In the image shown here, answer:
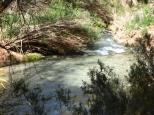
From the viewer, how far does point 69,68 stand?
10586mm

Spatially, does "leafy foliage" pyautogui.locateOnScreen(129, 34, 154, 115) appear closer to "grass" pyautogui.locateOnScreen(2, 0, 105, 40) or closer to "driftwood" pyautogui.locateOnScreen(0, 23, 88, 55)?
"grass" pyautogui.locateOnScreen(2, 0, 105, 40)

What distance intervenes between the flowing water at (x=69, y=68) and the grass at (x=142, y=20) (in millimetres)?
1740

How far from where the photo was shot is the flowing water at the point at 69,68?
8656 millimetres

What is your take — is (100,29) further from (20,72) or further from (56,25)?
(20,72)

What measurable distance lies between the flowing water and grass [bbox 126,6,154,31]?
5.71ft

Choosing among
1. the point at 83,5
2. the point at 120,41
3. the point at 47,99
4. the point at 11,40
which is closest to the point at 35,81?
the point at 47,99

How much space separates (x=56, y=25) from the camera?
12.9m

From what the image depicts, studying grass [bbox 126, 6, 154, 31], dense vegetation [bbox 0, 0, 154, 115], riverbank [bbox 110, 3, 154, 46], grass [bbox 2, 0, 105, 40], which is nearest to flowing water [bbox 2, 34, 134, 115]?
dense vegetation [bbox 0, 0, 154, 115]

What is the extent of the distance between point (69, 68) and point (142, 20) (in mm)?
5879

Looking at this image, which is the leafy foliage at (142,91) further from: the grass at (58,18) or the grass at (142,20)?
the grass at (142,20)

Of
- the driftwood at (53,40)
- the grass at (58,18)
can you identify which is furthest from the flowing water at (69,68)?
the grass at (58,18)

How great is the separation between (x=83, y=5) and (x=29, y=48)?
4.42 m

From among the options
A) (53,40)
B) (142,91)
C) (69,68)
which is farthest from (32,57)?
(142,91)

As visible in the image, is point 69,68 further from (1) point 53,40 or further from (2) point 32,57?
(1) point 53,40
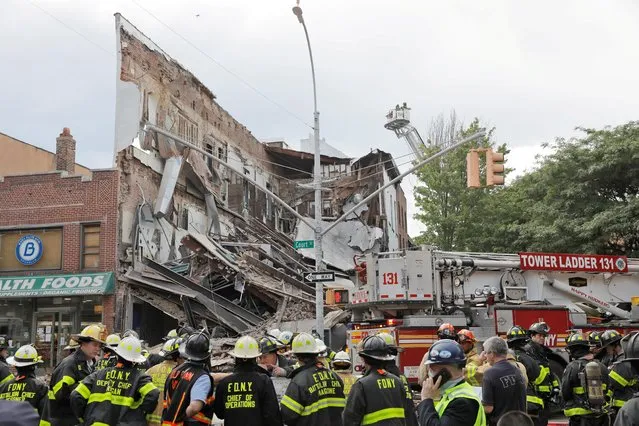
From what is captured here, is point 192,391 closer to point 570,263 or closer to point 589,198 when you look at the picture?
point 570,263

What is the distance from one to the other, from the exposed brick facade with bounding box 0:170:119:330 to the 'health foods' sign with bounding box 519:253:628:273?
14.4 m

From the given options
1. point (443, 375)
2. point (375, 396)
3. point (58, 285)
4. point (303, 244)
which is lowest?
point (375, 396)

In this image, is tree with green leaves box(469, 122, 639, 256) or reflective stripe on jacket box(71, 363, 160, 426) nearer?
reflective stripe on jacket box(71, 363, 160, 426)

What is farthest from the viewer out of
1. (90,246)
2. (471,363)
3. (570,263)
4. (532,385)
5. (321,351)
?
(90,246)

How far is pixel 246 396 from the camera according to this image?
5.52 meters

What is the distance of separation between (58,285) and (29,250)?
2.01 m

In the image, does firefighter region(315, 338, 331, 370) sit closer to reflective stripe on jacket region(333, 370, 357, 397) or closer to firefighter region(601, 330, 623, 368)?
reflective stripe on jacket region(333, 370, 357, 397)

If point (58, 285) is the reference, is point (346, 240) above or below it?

════════════════════

**CHALLENGE**: Reproduce the data verbatim, beginning at the line that contains "As visible in" and continuing through the end of the data. Omit the pictures from your reproduction.

**RESPONSE TO THIS EXERCISE**:
As visible in the image, is point 69,68 further from (1) point 53,40 or further from (2) point 32,57?
(1) point 53,40
From what is captured here, is point 192,391 closer to point 570,263 or closer to point 589,198 when you look at the picture?
point 570,263

What is the distance from one to the other, from the exposed brick facade with bounding box 0:170:119:330 to the 'health foods' sign with bounding box 519:253:628:273?
14.4 m

From the given options
1. point (443, 375)
2. point (375, 396)
3. point (58, 285)
4. point (303, 244)
which is lowest?
point (375, 396)

In this image, is tree with green leaves box(469, 122, 639, 256) or reflective stripe on jacket box(71, 363, 160, 426) nearer?
reflective stripe on jacket box(71, 363, 160, 426)

What is farthest from the viewer out of
1. (90,246)
2. (471,363)
3. (570,263)
4. (532,385)
5. (321,351)
?
(90,246)

How far is pixel 246 396 from the camera according to this image?
5.52 meters

What is the distance of separation between (58,285) and (29,250)?
2.01 m

In the image, does firefighter region(315, 338, 331, 370) sit closer to reflective stripe on jacket region(333, 370, 357, 397) or closer to firefighter region(601, 330, 623, 368)?
reflective stripe on jacket region(333, 370, 357, 397)

If point (58, 285) is the reference, is point (346, 240) above or below it?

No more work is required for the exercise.